The http_request_duration_sum
and http_request_duration_count
are metrics of counter type, so they usually increase over time and may sometimes reset to zero (for instance when the service, which exposes these metrics, is restarted):
- The
http_request_duration_sum
metric shows the sum of all the request durations since the last service restart.
- The
http_request_duration_count
metric shows the total number of requests since the last service restart.

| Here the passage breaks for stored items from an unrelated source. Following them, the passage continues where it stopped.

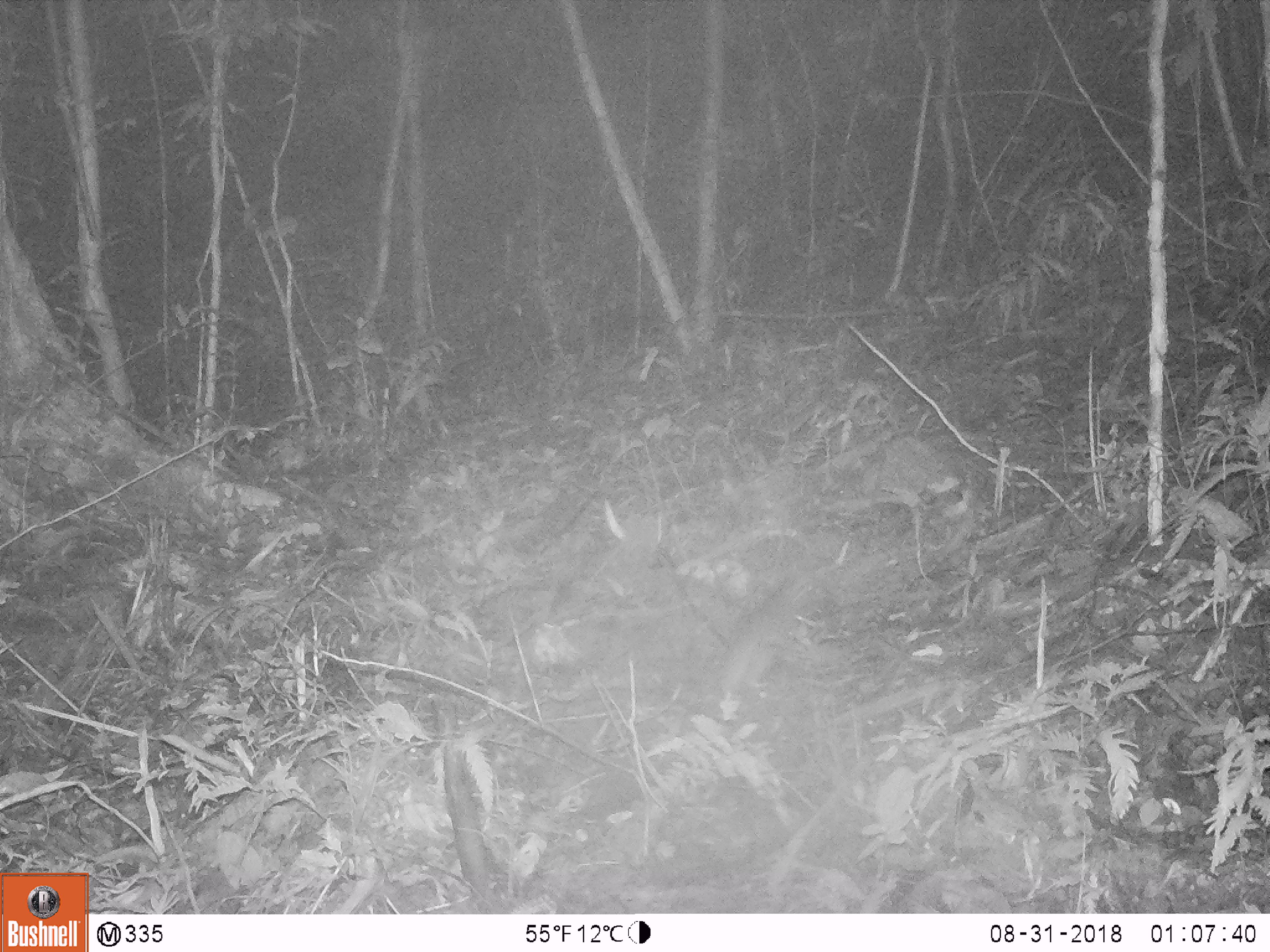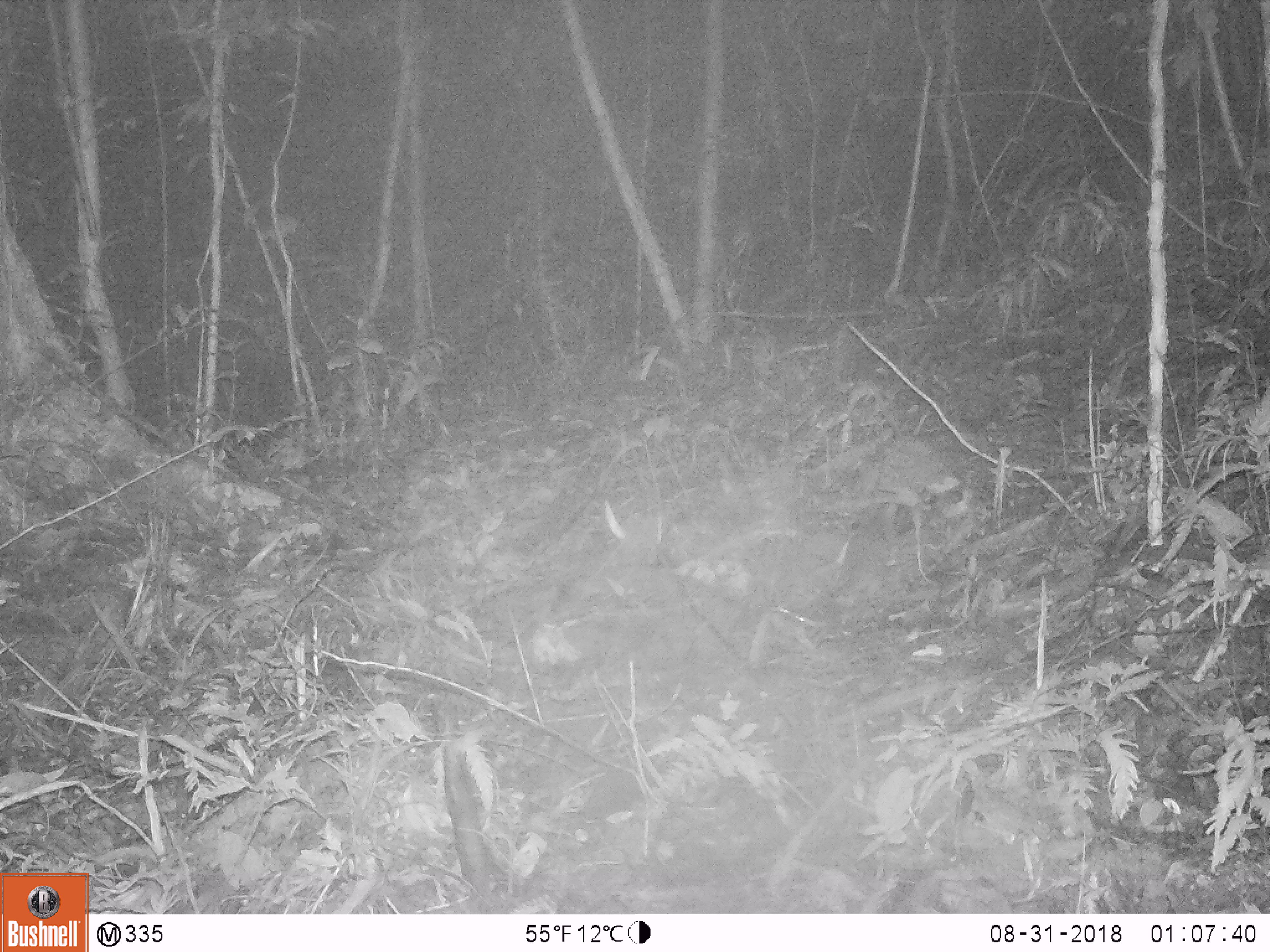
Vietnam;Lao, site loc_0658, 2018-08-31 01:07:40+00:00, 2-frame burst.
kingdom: Animalia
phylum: Chordata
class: Mammalia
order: Rodentia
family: Muridae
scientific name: Muridae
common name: old-world mice and rats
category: unidentified murid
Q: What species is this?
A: Unidentified murid (old-world mice and rats) (Muridae).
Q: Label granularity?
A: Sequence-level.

So http_request_duration_sum / http_request_duration_count
gives the average request duration since the service start. This metric isn't useful, since it smooths possible request duration spikes and the smooth factor increases over time. Usually people want to see the average request duration over the last N
minutes. This can be calculated by wrapping the counters into increase() function with the needed lookbehind duration in square brackets. For example, the following query returns the average request duration over the last 5 minutes (see 5m
in square brackets):
increase(http_request_duration_sum[5m]) / increase(http_request_duration_count[5m])

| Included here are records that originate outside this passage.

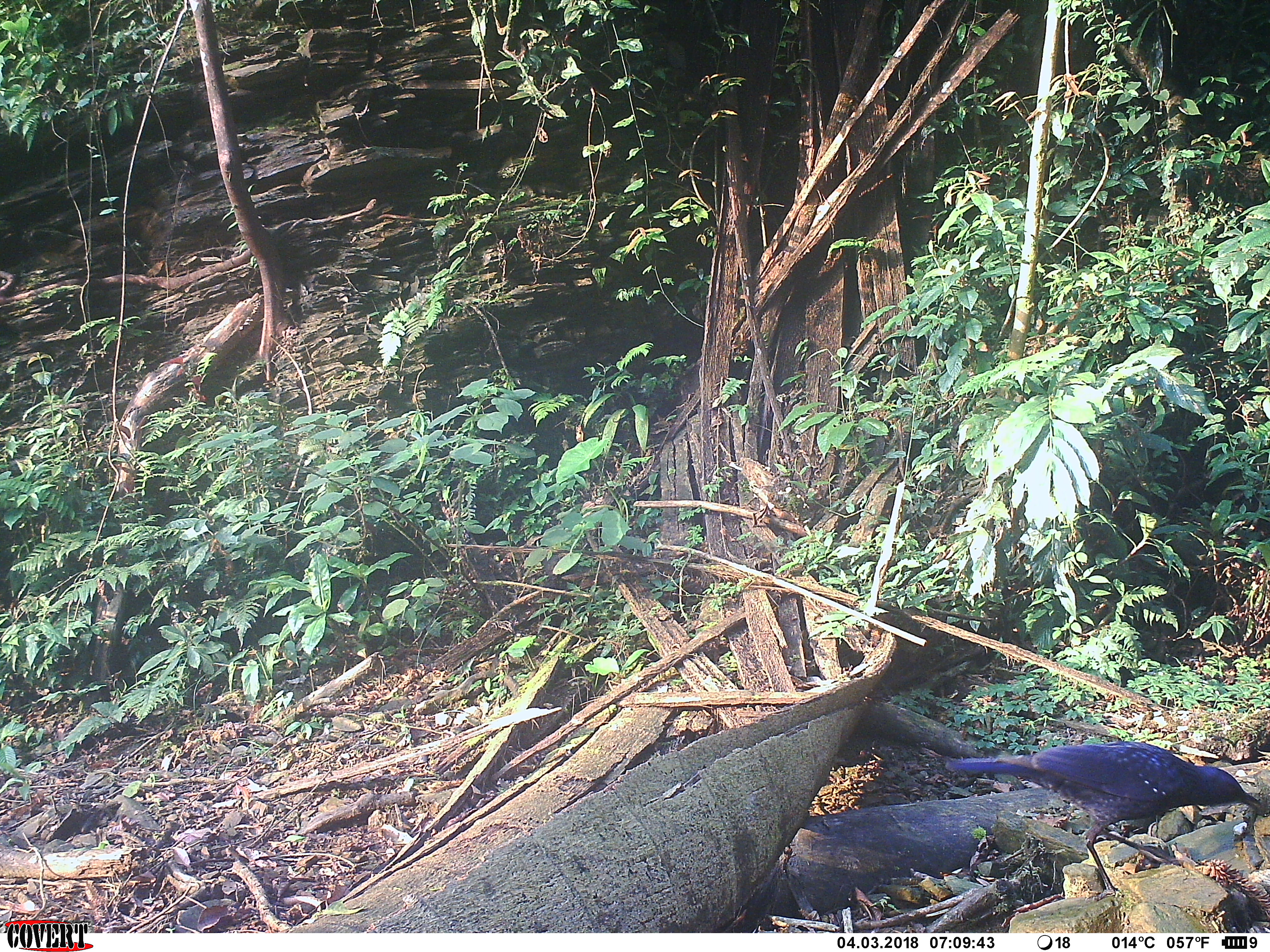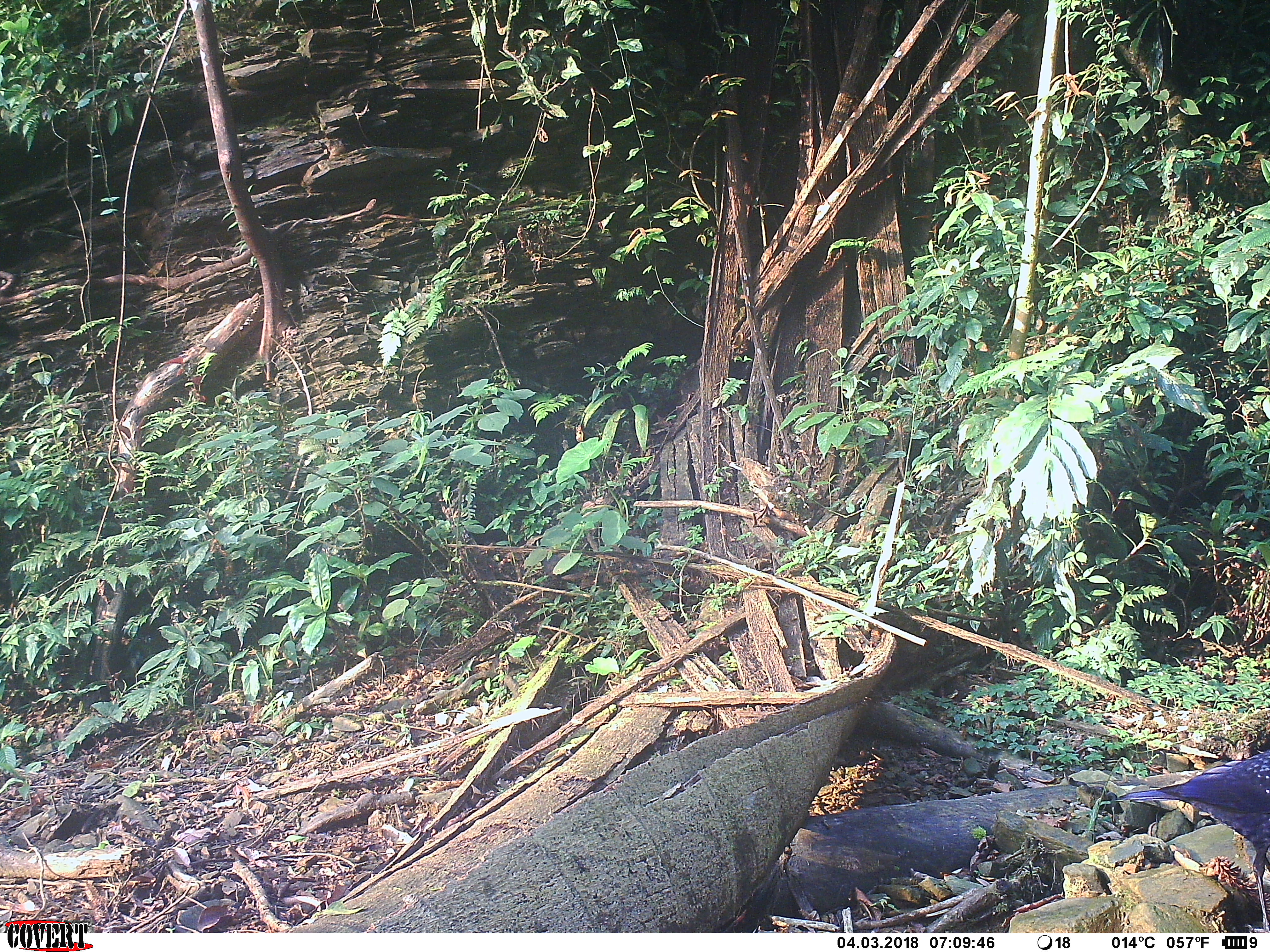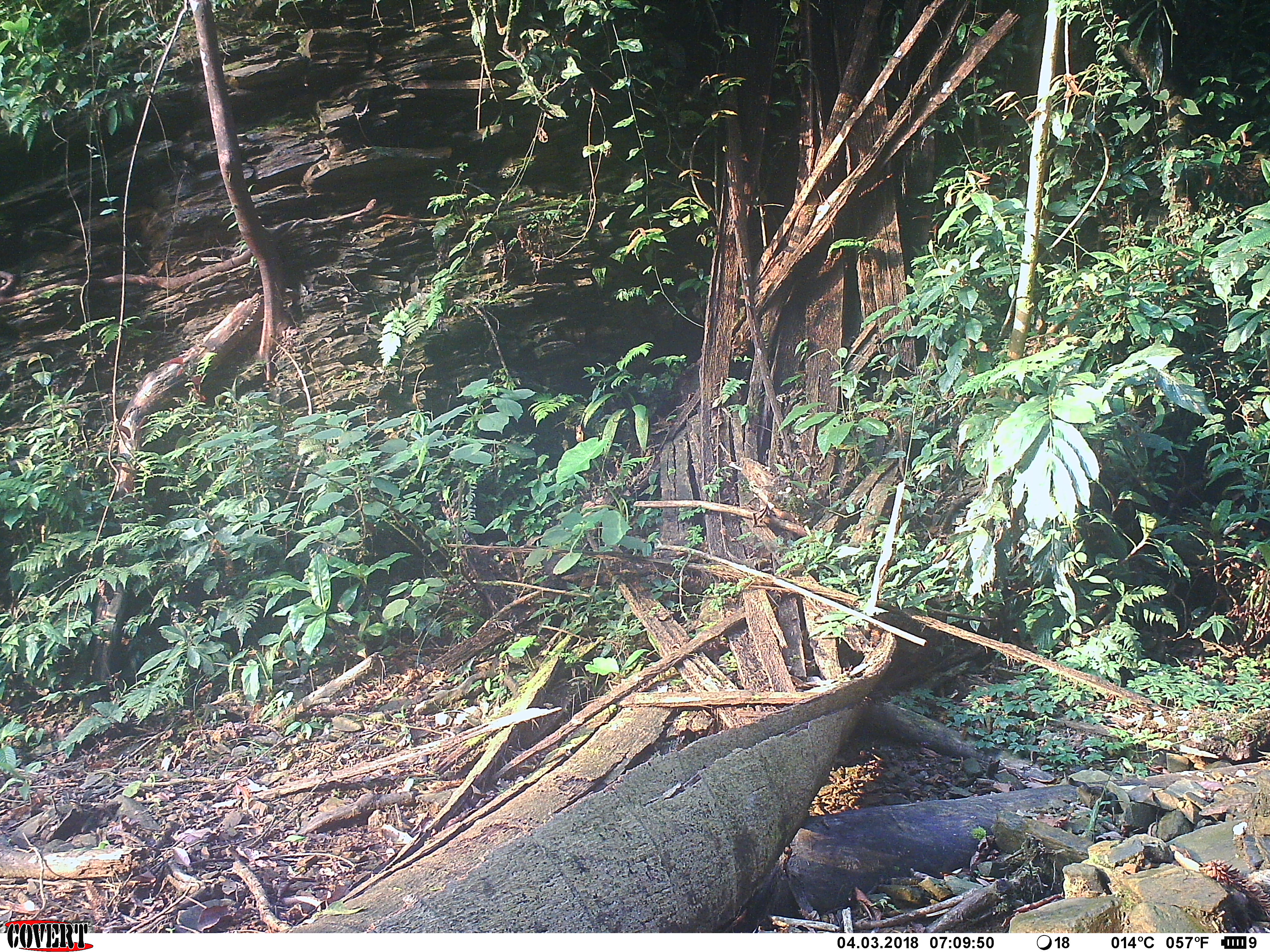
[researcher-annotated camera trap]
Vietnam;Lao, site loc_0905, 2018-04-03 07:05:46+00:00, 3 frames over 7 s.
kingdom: Animalia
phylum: Chordata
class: Aves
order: Passeriformes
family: Muscicapidae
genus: Myophonus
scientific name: Myophonus caeruleus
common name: blue whistling thrush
Blue whistling thrush (Myophonus caeruleus). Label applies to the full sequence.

This query may return multiple time series if the http_request_duration
metric is exposed at multiple apps (aka jobs) or nodes (aka instances or scrape targets). If you need to get the average request duration over the last 5 minutes per each job, then the sum function must be used:
sum(increase(http_request_duration_sum[5m])) by (job)
/
sum(increase(http_request_duration_count[5m])) by (job)

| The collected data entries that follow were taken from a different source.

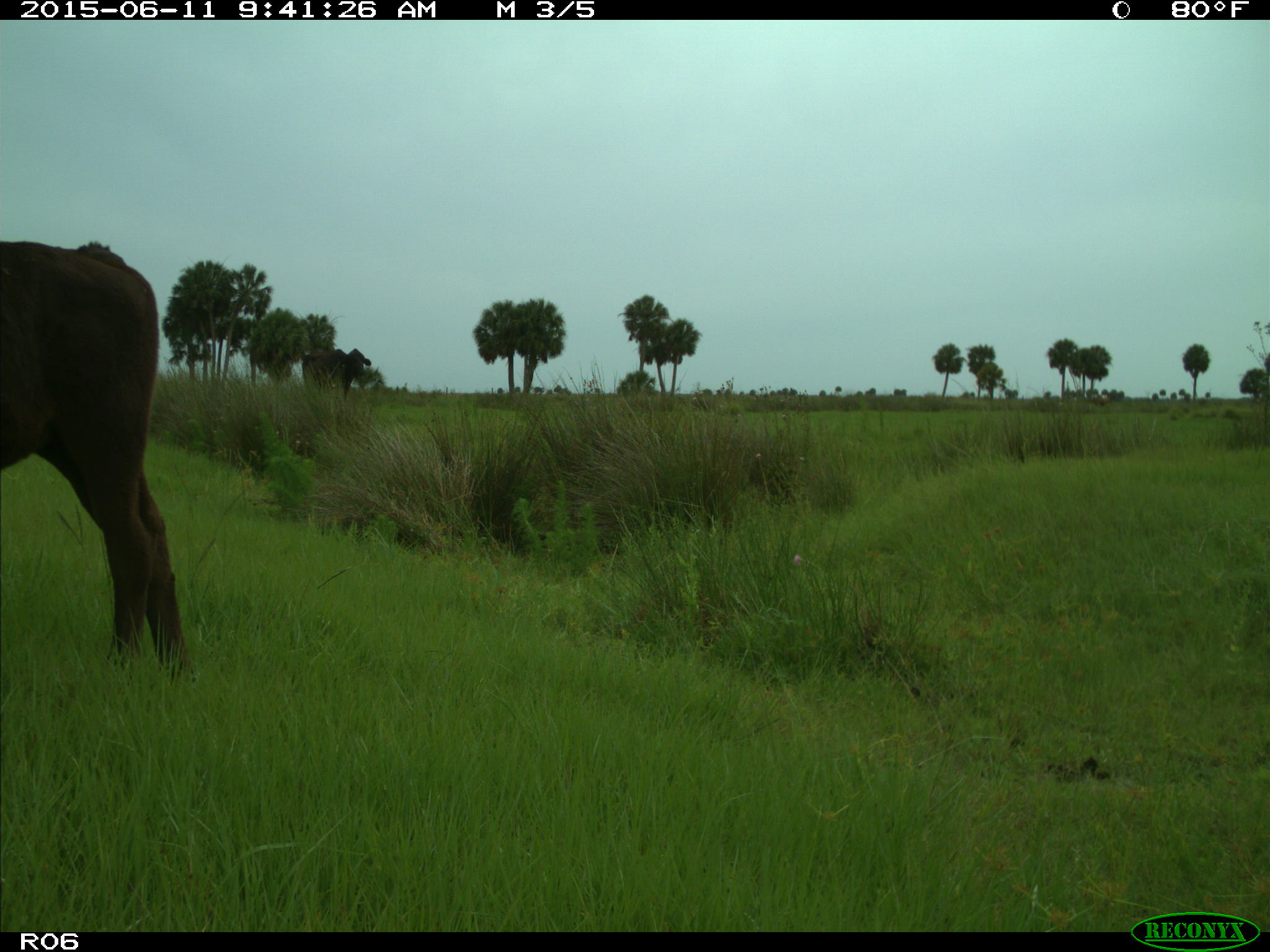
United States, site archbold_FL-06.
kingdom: Animalia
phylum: Chordata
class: Mammalia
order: Artiodactyla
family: Bovidae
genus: Bos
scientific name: Bos taurus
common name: domestic cow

Note that the sum(...) by (job)
is applied individually to the left and the right part of /
. This isn't equivalent to the following incorrect queries:
sum(
increase(http_request_duration_sum[5m]) / increase(http_request_duration_count[5m])
) by (job)
avg(
increase(http_request_duration_sum[5m]) / increase(http_request_duration_count[5m])
) by (job)
Since the first incorrect query calculates the sum of average response times per each job
, while the second incorrect query calculates the average of averages of response times per each job
. This is not what most users expect - see this answer for details.